▶ **Document extract**:

***

This is similar to the initiator column in Chromium's developer tools
interface, but 1. for every action and event that happened during a
page's execution, 2. serialized in a graph format that enables after-the-fact
measurements and investigations, and 3. with an even higher level of
accuracy.
PageGraph has three parts:
- patches and additions to the version of Blink included in desktop and Android versions of the Brave Browser.
- pagegraph-crawl, a node program for crawling pages in PageGraph and recording the output as GraphML format XML files, and
- pagegraph-query, this tool, for querying and asking questions of the resulting PageGraph recordings.
This main way to use this tool is from the commandline, through the included
pagegraph-query command (or the included run.py script). Different
kinds of queries are wrapped up as subcommands. You can find more information
about each of these queries using --help.
usage: PageGraph Query [-h] [--version] [--debug]
{elm,html,js-calls,requests,scripts,subframes,unknown,validate} ...
Extracts information about a Web page's execution from a PageGraph recordings.
positional arguments:
{elm,html,js-calls,requests,scripts,subframes,unknown,validate}
elm Print information about a node or edge in the graph.

***

▶ **Stored records**:
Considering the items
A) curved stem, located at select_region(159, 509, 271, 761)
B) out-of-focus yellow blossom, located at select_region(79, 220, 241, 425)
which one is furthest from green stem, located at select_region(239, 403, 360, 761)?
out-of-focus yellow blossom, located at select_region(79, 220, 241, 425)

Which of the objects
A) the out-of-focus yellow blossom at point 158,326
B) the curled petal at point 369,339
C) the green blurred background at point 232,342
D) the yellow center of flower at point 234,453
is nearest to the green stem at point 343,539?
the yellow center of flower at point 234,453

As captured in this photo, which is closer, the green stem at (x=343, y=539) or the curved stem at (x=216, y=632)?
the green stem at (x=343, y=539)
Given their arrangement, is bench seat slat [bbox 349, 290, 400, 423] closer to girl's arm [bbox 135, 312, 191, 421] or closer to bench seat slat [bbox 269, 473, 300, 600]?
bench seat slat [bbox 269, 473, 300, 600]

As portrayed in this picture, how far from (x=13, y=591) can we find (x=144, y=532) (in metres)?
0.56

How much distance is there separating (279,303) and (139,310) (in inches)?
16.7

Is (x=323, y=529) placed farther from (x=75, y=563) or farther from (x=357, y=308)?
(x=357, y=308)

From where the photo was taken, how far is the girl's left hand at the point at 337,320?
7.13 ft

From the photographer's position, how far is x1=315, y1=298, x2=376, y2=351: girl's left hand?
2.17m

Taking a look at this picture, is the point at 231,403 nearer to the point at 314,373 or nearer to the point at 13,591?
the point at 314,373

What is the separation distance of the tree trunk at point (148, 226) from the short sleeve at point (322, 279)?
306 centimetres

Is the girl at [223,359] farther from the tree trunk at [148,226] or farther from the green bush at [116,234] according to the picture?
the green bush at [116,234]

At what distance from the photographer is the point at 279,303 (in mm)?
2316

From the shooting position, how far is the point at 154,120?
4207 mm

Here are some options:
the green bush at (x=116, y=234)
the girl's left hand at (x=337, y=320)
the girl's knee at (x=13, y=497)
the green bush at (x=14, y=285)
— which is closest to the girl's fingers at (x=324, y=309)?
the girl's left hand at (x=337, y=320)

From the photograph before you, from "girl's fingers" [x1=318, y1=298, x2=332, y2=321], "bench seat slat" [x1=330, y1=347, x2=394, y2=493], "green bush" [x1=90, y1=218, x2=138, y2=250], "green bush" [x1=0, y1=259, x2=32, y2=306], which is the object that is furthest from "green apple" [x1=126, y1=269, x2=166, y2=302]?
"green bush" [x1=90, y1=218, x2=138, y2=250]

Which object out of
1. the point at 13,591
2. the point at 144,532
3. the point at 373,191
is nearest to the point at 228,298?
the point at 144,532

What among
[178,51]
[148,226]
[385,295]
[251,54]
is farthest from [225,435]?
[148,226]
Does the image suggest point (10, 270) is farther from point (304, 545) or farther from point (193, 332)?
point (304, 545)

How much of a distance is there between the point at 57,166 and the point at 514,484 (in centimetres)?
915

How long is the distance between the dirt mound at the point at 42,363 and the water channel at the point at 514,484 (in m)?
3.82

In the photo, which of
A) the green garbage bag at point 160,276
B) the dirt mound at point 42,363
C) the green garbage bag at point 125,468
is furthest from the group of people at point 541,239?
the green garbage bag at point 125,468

***

▶ **Tasks to perform**:
1. In the PageGraph text, what file format does pagegraph-crawl use to record its output?
2. Carry on the PageGraph text from the point where it stops.

▶ **Set of answers**:
1. GraphML format XML files.

2.
html Print information about the HTML elements in a
document.
js-calls Print information about JS calls made during page
execution.
requests Print information about requests made during
execution.
scripts Print information about JS execution during page
execution.
subframes Print information about subframes created by page.
unknown Print information about any events that occurred where
we could not attribute the script event to a running
script. (note this is different from the 'validate'
command, which only checks if the structure of the
graph is as expected).
validate Runs all validation and structure checks against a
graph.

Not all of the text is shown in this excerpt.